The America - A gloomy departure - An ugly night - Morning at Halifax - Our new passengers - Babies - Captain Leitch - A day at sea - Clippers and steamers - A storm - An Atlantic moonlight - Unpleasant sensations - A gale - Inkermann - Conclusion.

On reaching Boston I found that my passage had been taken in the Cunard steamer America, reputed to be the slowest and wettest of the whole line. Some of my kind American friends, anxious to induce me to remain for the winter with them, had exaggerated the dangers and discomforts of a winter-passage; the December storms, the three days spent in crossing the Newfoundland Banks, steaming at half-speed with fog-bells ringing and foghorns blowing, the impossibility of going on deck, and the disagreeableness of being shut up in a close heated saloon.
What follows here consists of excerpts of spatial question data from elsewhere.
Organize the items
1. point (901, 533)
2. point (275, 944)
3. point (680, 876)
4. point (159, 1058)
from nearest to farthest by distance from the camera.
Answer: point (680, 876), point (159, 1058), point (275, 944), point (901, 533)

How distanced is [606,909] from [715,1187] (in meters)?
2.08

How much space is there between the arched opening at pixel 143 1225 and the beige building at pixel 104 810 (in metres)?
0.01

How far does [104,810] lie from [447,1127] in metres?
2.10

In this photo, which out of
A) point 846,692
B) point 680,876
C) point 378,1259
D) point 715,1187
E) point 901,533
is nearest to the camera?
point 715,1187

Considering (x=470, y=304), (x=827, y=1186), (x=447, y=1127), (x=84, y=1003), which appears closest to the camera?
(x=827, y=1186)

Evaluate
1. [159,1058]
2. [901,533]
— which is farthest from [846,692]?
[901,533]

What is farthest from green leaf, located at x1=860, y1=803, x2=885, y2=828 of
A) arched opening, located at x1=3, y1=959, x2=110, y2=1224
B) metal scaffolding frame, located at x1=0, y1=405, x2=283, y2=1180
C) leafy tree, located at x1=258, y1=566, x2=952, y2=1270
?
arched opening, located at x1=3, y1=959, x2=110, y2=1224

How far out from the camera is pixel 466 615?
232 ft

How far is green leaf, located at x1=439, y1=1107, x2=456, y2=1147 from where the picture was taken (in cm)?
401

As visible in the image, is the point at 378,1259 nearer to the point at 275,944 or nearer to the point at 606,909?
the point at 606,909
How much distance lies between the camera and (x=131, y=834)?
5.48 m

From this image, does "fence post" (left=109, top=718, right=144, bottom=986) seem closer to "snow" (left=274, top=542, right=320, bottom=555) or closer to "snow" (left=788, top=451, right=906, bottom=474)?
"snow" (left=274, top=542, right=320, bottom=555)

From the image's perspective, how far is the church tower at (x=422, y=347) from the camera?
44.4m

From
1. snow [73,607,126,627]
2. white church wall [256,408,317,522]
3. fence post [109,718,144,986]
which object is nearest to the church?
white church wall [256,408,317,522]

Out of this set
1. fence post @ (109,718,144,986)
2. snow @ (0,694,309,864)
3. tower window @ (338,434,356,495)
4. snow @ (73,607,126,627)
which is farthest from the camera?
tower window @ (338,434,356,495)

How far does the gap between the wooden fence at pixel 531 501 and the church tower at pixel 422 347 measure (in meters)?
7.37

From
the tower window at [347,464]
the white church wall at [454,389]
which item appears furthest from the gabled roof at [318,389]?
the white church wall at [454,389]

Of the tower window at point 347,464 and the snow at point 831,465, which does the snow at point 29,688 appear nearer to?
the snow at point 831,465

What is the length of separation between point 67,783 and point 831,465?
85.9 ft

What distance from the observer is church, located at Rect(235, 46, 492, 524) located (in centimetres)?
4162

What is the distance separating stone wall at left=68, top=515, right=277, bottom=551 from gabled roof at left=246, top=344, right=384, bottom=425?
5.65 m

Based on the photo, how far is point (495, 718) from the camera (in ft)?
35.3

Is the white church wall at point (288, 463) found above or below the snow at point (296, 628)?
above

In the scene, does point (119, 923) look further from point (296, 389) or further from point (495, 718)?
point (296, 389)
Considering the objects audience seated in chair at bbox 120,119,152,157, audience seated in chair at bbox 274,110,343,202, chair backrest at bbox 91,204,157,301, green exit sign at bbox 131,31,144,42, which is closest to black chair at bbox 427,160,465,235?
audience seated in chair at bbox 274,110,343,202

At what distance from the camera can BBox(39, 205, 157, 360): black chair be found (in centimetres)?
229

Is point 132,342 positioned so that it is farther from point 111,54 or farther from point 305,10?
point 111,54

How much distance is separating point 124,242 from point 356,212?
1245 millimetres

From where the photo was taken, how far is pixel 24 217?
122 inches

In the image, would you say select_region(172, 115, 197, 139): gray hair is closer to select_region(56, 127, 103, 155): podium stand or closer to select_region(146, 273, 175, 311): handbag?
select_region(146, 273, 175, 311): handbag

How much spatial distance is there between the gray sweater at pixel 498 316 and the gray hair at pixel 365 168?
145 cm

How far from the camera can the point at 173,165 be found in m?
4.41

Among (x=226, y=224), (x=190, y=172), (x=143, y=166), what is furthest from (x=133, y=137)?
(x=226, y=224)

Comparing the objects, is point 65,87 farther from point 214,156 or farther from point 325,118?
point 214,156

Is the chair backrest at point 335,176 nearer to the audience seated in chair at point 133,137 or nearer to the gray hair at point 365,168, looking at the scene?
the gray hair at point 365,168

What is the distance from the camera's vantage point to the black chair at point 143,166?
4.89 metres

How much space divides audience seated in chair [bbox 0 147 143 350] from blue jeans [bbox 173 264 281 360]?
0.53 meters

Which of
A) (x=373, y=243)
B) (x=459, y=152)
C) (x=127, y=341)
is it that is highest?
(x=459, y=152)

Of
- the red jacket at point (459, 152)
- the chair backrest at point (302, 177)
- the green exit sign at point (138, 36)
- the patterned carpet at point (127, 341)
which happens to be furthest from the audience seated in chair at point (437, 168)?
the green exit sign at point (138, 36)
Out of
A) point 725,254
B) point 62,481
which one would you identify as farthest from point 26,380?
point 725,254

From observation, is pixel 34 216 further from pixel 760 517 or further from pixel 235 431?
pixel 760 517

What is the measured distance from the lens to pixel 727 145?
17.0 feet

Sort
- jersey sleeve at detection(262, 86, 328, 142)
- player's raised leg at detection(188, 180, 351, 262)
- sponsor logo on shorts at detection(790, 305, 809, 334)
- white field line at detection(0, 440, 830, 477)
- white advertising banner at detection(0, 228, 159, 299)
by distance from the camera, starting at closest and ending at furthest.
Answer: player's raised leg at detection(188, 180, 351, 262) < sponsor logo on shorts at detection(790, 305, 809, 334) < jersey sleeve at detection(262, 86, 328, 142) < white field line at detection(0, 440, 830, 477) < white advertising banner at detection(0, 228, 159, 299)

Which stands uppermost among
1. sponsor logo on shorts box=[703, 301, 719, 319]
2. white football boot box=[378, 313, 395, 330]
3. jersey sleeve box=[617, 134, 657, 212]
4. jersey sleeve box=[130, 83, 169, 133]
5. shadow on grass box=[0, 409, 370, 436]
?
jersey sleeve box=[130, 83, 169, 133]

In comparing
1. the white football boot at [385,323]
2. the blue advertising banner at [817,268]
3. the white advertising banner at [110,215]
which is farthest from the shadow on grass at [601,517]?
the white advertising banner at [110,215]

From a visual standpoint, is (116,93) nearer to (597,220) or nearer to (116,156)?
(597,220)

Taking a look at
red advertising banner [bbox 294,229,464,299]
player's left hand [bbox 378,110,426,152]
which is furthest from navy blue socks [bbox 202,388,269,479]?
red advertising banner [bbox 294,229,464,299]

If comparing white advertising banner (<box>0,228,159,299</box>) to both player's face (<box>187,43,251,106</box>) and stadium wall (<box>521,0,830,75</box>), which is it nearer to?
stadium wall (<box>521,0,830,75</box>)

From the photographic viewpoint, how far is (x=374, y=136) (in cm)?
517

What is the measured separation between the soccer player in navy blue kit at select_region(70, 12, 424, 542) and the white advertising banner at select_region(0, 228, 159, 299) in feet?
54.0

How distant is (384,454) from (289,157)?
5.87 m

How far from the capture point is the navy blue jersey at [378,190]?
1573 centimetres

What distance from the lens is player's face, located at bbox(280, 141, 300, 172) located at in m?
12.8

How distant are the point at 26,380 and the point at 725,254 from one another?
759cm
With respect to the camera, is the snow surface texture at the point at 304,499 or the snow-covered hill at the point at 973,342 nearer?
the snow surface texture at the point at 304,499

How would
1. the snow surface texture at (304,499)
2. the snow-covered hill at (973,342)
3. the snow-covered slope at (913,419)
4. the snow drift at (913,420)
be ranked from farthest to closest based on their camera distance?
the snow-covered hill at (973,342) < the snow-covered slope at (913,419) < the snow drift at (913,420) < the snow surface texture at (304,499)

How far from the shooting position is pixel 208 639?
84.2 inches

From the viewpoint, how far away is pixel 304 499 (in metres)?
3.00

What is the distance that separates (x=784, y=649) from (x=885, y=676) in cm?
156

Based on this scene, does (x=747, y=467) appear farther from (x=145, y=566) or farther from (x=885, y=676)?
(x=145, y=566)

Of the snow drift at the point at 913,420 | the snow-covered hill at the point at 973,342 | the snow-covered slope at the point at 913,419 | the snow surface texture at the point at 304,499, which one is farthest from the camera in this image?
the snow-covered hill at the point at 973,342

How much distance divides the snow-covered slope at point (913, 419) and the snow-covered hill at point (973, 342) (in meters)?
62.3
It was with all these slanders against the ship fresh in my recollection that I saw her in dock on the morning of my leaving America, her large, shapeless, wall-sided hull looming darkly through a shower of rain. The friends who had first welcomed me to the States accompanied me to the vessel, rendering my departure from them the more regretful, and scarcely had I taken leave of them when a gun was fired, the lashings were cast off, and our huge wheels began their ceaseless revolutions.

It was in some respects a cheerless embarkation. The Indian summer had passed away; the ground was bound by frost; driving showers of sleet were descending; and a cold, howling, wintry wind was sweeping over the waters of Massachusetts Bay.